Re: [PATCH] mm/page_isolation: fix a deadlock with printk()

Qian Cai <cai@xxxxxx> · Fri, 04 Oct 2019 14:53:02 -0400

On Fri, 2019-10-04 at 19:47 +0200, David Hildenbrand wrote:
> On 04.10.19 18:42, Qian Cai wrote:
> > It is unsafe to call printk() while zone->lock was held, i.e.,
> > 
> > zone->lock --> console_sem
> > 
> > because the console could always allocate some memory in different code
> > paths and form locking chains in an opposite order,
> > 
> > console_sem --> * --> zone->lock
> > 
> > As the result, it triggers lockdep splats like below and in [1]. It is
> > fine to take zone->lock after has_unmovable_pages() (which has
> > dump_stack()) in set_migratetype_isolate().

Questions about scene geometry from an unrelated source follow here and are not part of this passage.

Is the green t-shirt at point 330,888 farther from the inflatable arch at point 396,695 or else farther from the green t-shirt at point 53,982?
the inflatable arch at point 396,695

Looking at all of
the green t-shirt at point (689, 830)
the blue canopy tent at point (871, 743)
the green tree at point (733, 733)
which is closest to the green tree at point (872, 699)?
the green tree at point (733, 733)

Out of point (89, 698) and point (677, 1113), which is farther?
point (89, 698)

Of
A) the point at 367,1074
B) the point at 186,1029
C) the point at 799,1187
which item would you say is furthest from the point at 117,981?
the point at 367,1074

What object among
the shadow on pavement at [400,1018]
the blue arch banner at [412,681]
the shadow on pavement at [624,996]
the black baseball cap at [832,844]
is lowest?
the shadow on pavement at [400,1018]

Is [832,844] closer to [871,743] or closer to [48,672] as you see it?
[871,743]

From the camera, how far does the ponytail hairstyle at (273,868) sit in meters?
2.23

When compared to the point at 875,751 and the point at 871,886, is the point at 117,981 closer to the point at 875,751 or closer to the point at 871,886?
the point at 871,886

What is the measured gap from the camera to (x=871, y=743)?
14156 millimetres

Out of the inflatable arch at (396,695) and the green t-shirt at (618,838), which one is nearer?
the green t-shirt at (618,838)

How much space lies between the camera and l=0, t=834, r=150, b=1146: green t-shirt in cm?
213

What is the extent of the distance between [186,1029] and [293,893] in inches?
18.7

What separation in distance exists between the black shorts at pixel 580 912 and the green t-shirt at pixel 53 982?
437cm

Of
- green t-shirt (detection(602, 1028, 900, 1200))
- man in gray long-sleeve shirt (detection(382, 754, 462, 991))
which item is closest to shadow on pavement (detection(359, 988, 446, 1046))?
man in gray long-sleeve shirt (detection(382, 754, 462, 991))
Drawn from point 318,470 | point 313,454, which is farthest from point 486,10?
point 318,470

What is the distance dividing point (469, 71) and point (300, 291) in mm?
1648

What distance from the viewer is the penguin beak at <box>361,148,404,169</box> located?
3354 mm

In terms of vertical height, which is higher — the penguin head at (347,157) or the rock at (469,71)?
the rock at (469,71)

While at it, remove a
> > problematic printk() in __offline_isolated_pages() only for debugging as
> > well which will always disable lockdep on debug kernels.
> > 
> > The problem is probably there forever, but neither many developers will
> > run memory offline with the lockdep enabled nor admins in the field are
> > lucky enough yet to hit a perfect timing which required to trigger a
> > real deadlock. In addition, there aren't many places that call printk()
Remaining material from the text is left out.